In celebration for Ada Lovelace Day, Thoughtworks hosted a meetup featuring talks from many prominent local women. I had the pleasure of speaking myself, in which I confessed publically:

I am totally faking it.

I’m not a “real” coder

The tl;dr of my path in life is that I am not a “real” coder. I graduated college in 2008 with a degree in business focusing on econ and finance and went straight into banking as a treasury analyst. I was a bit restless and wanted to get an advance degree, eventually making my way through the industry to the Board of the Federal Reserve Bank, who makes economic policy decisions for the US.

So I decided to set my sights for a Financial Engineering masters degree at UC Berkeley. But! Applicants had to prove they knew how to code in C, which I didn’t. Therefore the most suitable solution I thought was to take an intro to Computer Science course for credit. In the fall of 2011, I enrolled in the CS50 course at Harvard, thinking that it’s only been a few years since I graduated college, and therefore knew how to study.

But no.

I failed. I failed both the mid terms. And not like “a B isn’t an A” sort of fail. But “here’s a D, you should be thankful for the grading curve.”

I could not understand concepts that are core to programming, like memory allocation, pointers, and dereferencing. I knew that sorting algorithms existed, but how to implement a simple Insertion Sort in C? Instant deer-in-the-headlights.

Problem to work on:
Quote the talk excerpt on not being a "real" coder in full, word for word. The listing is not required for what is asked here.

Data section:
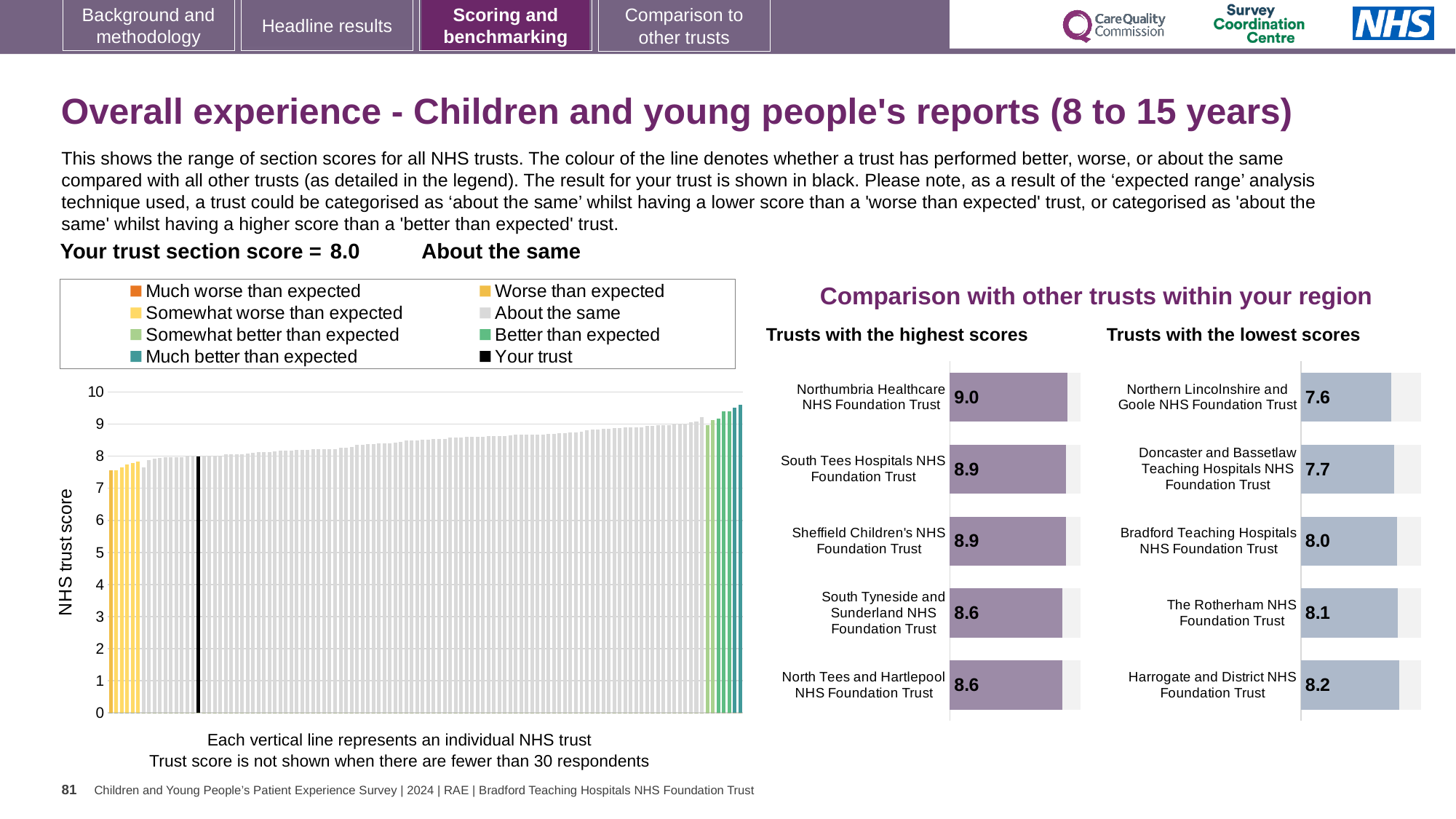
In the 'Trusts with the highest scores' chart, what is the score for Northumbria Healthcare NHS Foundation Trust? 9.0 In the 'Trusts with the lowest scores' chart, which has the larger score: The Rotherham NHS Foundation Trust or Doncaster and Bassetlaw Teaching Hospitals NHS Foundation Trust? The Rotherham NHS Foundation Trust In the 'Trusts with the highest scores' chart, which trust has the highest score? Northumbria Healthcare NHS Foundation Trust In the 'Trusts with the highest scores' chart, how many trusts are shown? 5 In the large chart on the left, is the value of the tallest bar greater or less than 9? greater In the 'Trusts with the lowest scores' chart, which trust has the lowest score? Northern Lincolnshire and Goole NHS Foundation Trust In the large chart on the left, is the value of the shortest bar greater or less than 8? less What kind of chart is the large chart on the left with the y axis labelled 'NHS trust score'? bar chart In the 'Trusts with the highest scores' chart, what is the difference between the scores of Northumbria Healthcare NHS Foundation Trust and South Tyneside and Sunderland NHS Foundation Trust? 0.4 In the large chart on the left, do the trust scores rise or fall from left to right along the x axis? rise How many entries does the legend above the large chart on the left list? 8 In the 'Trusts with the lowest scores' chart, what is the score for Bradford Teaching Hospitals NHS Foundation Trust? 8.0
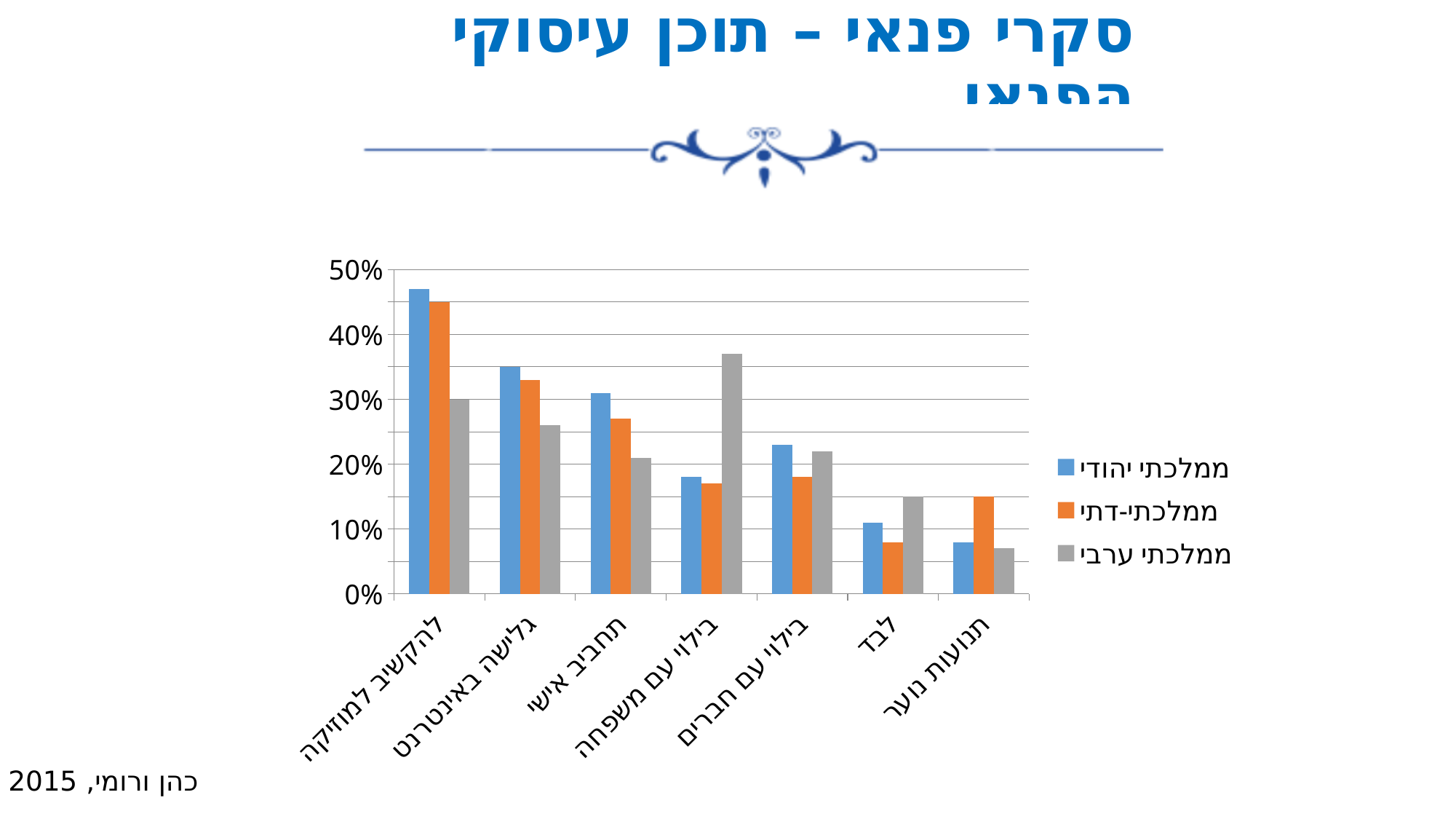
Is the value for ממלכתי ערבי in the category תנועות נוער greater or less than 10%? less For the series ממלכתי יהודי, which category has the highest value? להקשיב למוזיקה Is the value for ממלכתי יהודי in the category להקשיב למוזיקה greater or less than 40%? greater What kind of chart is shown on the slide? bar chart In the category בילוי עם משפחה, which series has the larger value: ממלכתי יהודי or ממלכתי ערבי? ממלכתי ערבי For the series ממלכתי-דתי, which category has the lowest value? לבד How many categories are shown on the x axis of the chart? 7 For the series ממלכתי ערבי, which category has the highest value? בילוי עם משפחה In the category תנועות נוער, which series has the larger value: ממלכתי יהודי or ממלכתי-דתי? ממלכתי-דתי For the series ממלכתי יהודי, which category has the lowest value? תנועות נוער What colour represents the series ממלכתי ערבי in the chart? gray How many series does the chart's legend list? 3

Exercise result:
In celebration for Ada Lovelace Day, Thoughtworks hosted a meetup featuring talks from many prominent local women. I had the pleasure of speaking myself, in which I confessed publically:

I am totally faking it.

I’m not a “real” coder

The tl;dr of my path in life is that I am not a “real” coder. I graduated college in 2008 with a degree in business focusing on econ and finance and went straight into banking as a treasury analyst. I was a bit restless and wanted to get an advance degree, eventually making my way through the industry to the Board of the Federal Reserve Bank, who makes economic policy decisions for the US.

So I decided to set my sights for a Financial Engineering masters degree at UC Berkeley. But! Applicants had to prove they knew how to code in C, which I didn’t. Therefore the most suitable solution I thought was to take an intro to Computer Science course for credit. In the fall of 2011, I enrolled in the CS50 course at Harvard, thinking that it’s only been a few years since I graduated college, and therefore knew how to study.

But no.

I failed. I failed both the mid terms. And not like “a B isn’t an A” sort of fail. But “here’s a D, you should be thankful for the grading curve.”

I could not understand concepts that are core to programming, like memory allocation, pointers, and dereferencing. I knew that sorting algorithms existed, but how to implement a simple Insertion Sort in C? Instant deer-in-the-headlights.